Skin disorders such as atopic dermatitis and psoriasis are extremely common and can be flared and develop further in any areas where people are scratching because of underlying itch related to neuropathic itch. Also frequently referred to as neurogenic itch, it’s a particularly demoralizing condition for a patient. These disorders compounding each other can be surprisingly debilitating. Symptoms can defy treatment. These disorders can significantly alter quality of life for patients, with burdens of disease similar to those noted among serious or life-threatening diseases such as cancer.
Neuropathic itch is a particularly vexing disorder. Diagnosis is difficult, sometimes taking several years. The itch is frequently unbearable, and treatment is often wholly inadequate. Itching can become distractingly severe, but traditional treatments usually fail to work. Intense scratching can damage the skin barrier, leading to injuries and infections that often interfere with diagnosis, and lead to hospitalizations. Diabetes is epidemic, and so is neuropathy secondary to diabetes. Pain and numbness are the usual problems, but many sufferers also experience itching.
Neurogenic itch: What it is
Neurogenic itch, largely known now as neuropathic itch, is an itching sensation that is caused by damage to neurons. It is not caused by eczema or allergy. The term neurogenic itch is often used in dermatology when the problem is localized to part of one extremity, or to one area on the back of elderly, less mobile individuals with dry skin.

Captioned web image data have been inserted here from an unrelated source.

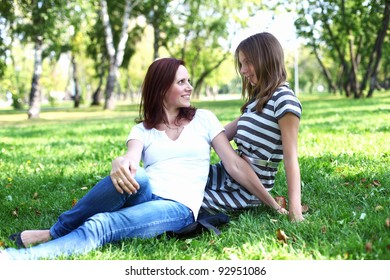 Mother with her daughter together in green summer park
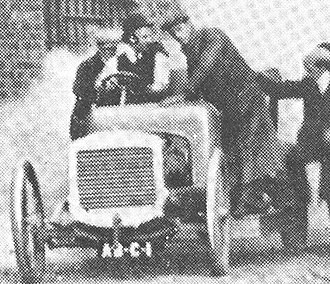 "Longbridge plant - ""Coming down the alley all aboard"" The first Austin, a 25-30, sets out for the Lickey Hills on its first trial run. Herbert Austin at the wheel. Saturday 7 April 1906"
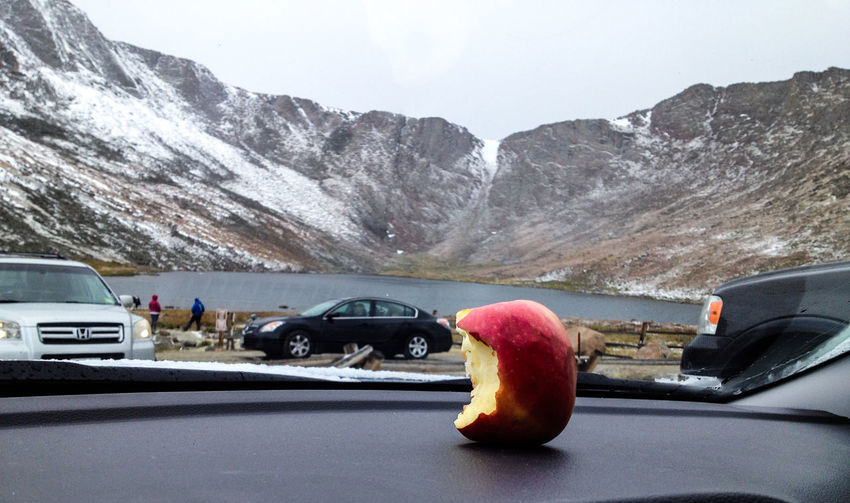Close-up of eaten apple on dashboard against lake by mountains during winter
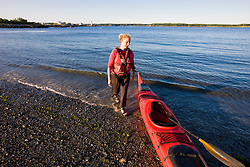 A woman prepares to kayak on the coast of New Castle, New Hampshire.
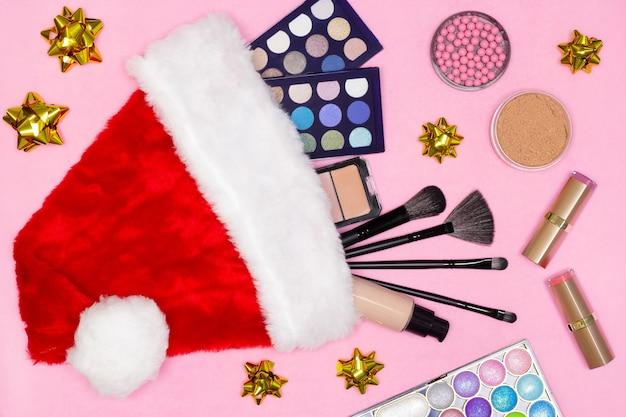 サンタの帽子とギフト用のリボンが付いたメイクアップ製品クリスマスと新年のプレゼントとしてのメイクアップ化粧品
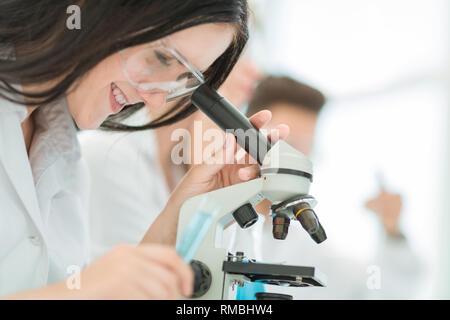 Close up.El científico se ve en el microscopio en el laboratorio.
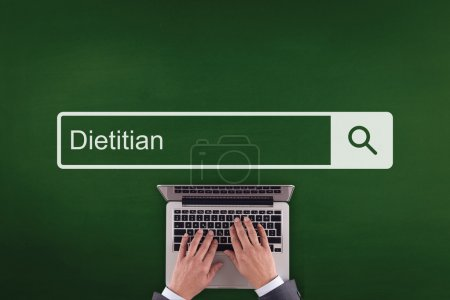 Person typing on laptop keyboard, text DIETITIAN...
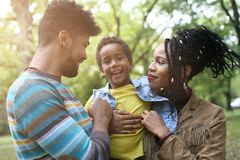 Portrait of cheerful African American parents with daughter in royalty free stock photos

Neuropathic itch is an itching sensation caused by neuronal damage.. It is a type of dysesthesia, or abnormal sensation. It usually occurs in one location. Itching can be severe, with scratching bringing only fleeting relief. Itch can occur along with other unusual sensations in the affected areas: these sensations can include wetness, pins-and-needles, burning, severe cold, numbness, and electric shocks. Itching might also be accompanied by a sense that the skin is “crawling.”
Occasionally, patients might experience heightened sensitivity in the skin affected by itch. Loss of sensitivity is also possible.
Causes of neurogenic itch typically have little to do with the skin, even though that is where the sensation is localized. This kind of itch is the result of a faulty relay of impulses between the peripheral nervous system, which involves the nerves that branch out from the spinal cord to the rest of the body, and the central nervous system (CNS), which consists of the brain and the spinal cord.
Neurons are special nerve cells that interpret impulses relayed by stimulation of nerve fibers.
Fibers called dendrites project from the neuron; they receive impulses relayed from other neurons by axons, another thread-like projection.
If any element of this infrastructure is damaged, sensory relay is impaired. Dysesthesias such as neurogenic itch are the result of this impairment.
Nervous system damage can originate through many different processes. In some cases, autoimmune disorders such as multiple sclerosis damage the neurons and/or the axons and dendrites. In others, injury to the brain and/or spinal cord causes neuronal death.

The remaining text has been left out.